▶ Brief
Below are some records; return all of them exactly as they are.

▶ Information given

- - - -

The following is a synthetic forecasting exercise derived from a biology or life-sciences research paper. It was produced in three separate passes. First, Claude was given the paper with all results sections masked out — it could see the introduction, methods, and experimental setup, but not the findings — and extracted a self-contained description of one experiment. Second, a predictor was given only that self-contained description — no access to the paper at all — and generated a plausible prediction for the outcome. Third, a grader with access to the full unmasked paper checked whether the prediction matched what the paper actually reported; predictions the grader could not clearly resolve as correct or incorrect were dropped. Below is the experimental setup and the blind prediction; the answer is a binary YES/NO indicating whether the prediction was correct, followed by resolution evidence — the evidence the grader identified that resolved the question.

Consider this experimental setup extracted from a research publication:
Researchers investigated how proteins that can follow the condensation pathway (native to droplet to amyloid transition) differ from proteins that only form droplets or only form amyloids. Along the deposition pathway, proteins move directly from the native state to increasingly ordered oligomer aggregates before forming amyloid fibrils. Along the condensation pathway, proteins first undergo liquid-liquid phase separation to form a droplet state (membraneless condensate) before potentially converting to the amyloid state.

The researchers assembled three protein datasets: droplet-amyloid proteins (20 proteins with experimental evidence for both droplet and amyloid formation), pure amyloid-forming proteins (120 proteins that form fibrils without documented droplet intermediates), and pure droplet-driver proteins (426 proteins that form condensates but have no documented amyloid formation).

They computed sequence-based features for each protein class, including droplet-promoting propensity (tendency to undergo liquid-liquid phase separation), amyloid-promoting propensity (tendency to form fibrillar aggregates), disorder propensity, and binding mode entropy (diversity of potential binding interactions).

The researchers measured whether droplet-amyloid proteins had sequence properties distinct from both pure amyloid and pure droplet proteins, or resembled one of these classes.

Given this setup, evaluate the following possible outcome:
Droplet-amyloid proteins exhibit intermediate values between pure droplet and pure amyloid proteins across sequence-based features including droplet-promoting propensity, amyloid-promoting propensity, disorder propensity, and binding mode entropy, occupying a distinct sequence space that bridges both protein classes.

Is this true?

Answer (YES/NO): NO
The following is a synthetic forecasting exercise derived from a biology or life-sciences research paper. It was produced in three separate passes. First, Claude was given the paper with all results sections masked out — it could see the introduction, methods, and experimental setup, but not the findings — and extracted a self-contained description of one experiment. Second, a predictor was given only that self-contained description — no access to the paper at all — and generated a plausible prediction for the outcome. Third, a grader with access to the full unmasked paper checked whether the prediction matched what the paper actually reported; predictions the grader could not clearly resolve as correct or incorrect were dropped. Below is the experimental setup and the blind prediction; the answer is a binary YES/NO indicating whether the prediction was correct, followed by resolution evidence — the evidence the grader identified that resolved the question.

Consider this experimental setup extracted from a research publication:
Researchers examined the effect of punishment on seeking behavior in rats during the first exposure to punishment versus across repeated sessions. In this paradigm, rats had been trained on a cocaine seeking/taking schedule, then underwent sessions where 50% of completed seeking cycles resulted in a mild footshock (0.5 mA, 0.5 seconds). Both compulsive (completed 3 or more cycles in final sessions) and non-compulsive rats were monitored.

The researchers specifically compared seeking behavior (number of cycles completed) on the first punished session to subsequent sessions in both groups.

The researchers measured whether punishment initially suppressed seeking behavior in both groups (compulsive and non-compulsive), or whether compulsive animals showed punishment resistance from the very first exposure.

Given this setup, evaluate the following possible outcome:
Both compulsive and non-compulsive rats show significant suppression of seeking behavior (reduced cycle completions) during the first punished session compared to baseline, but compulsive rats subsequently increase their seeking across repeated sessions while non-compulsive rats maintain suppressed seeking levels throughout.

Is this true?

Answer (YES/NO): YES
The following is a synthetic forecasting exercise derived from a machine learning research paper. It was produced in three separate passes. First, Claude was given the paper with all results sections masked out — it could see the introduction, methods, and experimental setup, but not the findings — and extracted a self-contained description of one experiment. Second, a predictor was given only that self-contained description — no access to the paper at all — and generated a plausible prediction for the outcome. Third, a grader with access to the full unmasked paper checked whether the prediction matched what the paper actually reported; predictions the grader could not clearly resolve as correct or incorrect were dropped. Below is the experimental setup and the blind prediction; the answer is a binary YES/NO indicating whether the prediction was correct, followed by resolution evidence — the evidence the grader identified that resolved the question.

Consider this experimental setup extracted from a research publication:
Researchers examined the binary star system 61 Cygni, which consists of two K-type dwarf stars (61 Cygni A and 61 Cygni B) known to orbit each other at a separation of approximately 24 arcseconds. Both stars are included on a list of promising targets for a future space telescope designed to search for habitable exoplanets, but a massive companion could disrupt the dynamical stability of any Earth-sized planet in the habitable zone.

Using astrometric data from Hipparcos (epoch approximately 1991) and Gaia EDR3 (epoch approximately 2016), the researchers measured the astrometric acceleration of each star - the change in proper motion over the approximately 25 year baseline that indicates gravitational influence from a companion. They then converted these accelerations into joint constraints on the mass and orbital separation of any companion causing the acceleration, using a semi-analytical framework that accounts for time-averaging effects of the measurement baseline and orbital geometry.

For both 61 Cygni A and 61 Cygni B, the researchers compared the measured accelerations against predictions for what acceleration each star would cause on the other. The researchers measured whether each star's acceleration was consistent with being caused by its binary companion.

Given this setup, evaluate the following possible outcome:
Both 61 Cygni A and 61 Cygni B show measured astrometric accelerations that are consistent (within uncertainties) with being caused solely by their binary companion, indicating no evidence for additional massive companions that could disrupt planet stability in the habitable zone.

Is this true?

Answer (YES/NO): YES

- - - -

▶ Your solution
The following is a synthetic forecasting exercise derived from a biology or life-sciences research paper. It was produced in three separate passes. First, Claude was given the paper with all results sections masked out — it could see the introduction, methods, and experimental setup, but not the findings — and extracted a self-contained description of one experiment. Second, a predictor was given only that self-contained description — no access to the paper at all — and generated a plausible prediction for the outcome. Third, a grader with access to the full unmasked paper checked whether the prediction matched what the paper actually reported; predictions the grader could not clearly resolve as correct or incorrect were dropped. Below is the experimental setup and the blind prediction; the answer is a binary YES/NO indicating whether the prediction was correct, followed by resolution evidence — the evidence the grader identified that resolved the question.

Consider this experimental setup extracted from a research publication:
Researchers investigated how proteins that can follow the condensation pathway (native to droplet to amyloid transition) differ from proteins that only form droplets or only form amyloids. Along the deposition pathway, proteins move directly from the native state to increasingly ordered oligomer aggregates before forming amyloid fibrils. Along the condensation pathway, proteins first undergo liquid-liquid phase separation to form a droplet state (membraneless condensate) before potentially converting to the amyloid state.

The researchers assembled three protein datasets: droplet-amyloid proteins (20 proteins with experimental evidence for both droplet and amyloid formation), pure amyloid-forming proteins (120 proteins that form fibrils without documented droplet intermediates), and pure droplet-driver proteins (426 proteins that form condensates but have no documented amyloid formation).

They computed sequence-based features for each protein class, including droplet-promoting propensity (tendency to undergo liquid-liquid phase separation), amyloid-promoting propensity (tendency to form fibrillar aggregates), disorder propensity, and binding mode entropy (diversity of potential binding interactions).

The researchers measured whether droplet-amyloid proteins had sequence properties distinct from both pure amyloid and pure droplet proteins, or resembled one of these classes.

Given this setup, evaluate the following possible outcome:
Droplet-amyloid proteins exhibit intermediate values between pure droplet and pure amyloid proteins across sequence-based features including droplet-promoting propensity, amyloid-promoting propensity, disorder propensity, and binding mode entropy, occupying a distinct sequence space that bridges both protein classes.

Is this true?

Answer (YES/NO): NO
The following is a synthetic forecasting exercise derived from a biology or life-sciences research paper. It was produced in three separate passes. First, Claude was given the paper with all results sections masked out — it could see the introduction, methods, and experimental setup, but not the findings — and extracted a self-contained description of one experiment. Second, a predictor was given only that self-contained description — no access to the paper at all — and generated a plausible prediction for the outcome. Third, a grader with access to the full unmasked paper checked whether the prediction matched what the paper actually reported; predictions the grader could not clearly resolve as correct or incorrect were dropped. Below is the experimental setup and the blind prediction; the answer is a binary YES/NO indicating whether the prediction was correct, followed by resolution evidence — the evidence the grader identified that resolved the question.

Consider this experimental setup extracted from a research publication:
Researchers examined the effect of punishment on seeking behavior in rats during the first exposure to punishment versus across repeated sessions. In this paradigm, rats had been trained on a cocaine seeking/taking schedule, then underwent sessions where 50% of completed seeking cycles resulted in a mild footshock (0.5 mA, 0.5 seconds). Both compulsive (completed 3 or more cycles in final sessions) and non-compulsive rats were monitored.

The researchers specifically compared seeking behavior (number of cycles completed) on the first punished session to subsequent sessions in both groups.

The researchers measured whether punishment initially suppressed seeking behavior in both groups (compulsive and non-compulsive), or whether compulsive animals showed punishment resistance from the very first exposure.

Given this setup, evaluate the following possible outcome:
Both compulsive and non-compulsive rats show significant suppression of seeking behavior (reduced cycle completions) during the first punished session compared to baseline, but compulsive rats subsequently increase their seeking across repeated sessions while non-compulsive rats maintain suppressed seeking levels throughout.

Is this true?

Answer (YES/NO): YES
The following is a synthetic forecasting exercise derived from a machine learning research paper. It was produced in three separate passes. First, Claude was given the paper with all results sections masked out — it could see the introduction, methods, and experimental setup, but not the findings — and extracted a self-contained description of one experiment. Second, a predictor was given only that self-contained description — no access to the paper at all — and generated a plausible prediction for the outcome. Third, a grader with access to the full unmasked paper checked whether the prediction matched what the paper actually reported; predictions the grader could not clearly resolve as correct or incorrect were dropped. Below is the experimental setup and the blind prediction; the answer is a binary YES/NO indicating whether the prediction was correct, followed by resolution evidence — the evidence the grader identified that resolved the question.

Consider this experimental setup extracted from a research publication:
Researchers examined the binary star system 61 Cygni, which consists of two K-type dwarf stars (61 Cygni A and 61 Cygni B) known to orbit each other at a separation of approximately 24 arcseconds. Both stars are included on a list of promising targets for a future space telescope designed to search for habitable exoplanets, but a massive companion could disrupt the dynamical stability of any Earth-sized planet in the habitable zone.

Using astrometric data from Hipparcos (epoch approximately 1991) and Gaia EDR3 (epoch approximately 2016), the researchers measured the astrometric acceleration of each star - the change in proper motion over the approximately 25 year baseline that indicates gravitational influence from a companion. They then converted these accelerations into joint constraints on the mass and orbital separation of any companion causing the acceleration, using a semi-analytical framework that accounts for time-averaging effects of the measurement baseline and orbital geometry.

For both 61 Cygni A and 61 Cygni B, the researchers compared the measured accelerations against predictions for what acceleration each star would cause on the other. The researchers measured whether each star's acceleration was consistent with being caused by its binary companion.

Given this setup, evaluate the following possible outcome:
Both 61 Cygni A and 61 Cygni B show measured astrometric accelerations that are consistent (within uncertainties) with being caused solely by their binary companion, indicating no evidence for additional massive companions that could disrupt planet stability in the habitable zone.

Is this true?

Answer (YES/NO): YES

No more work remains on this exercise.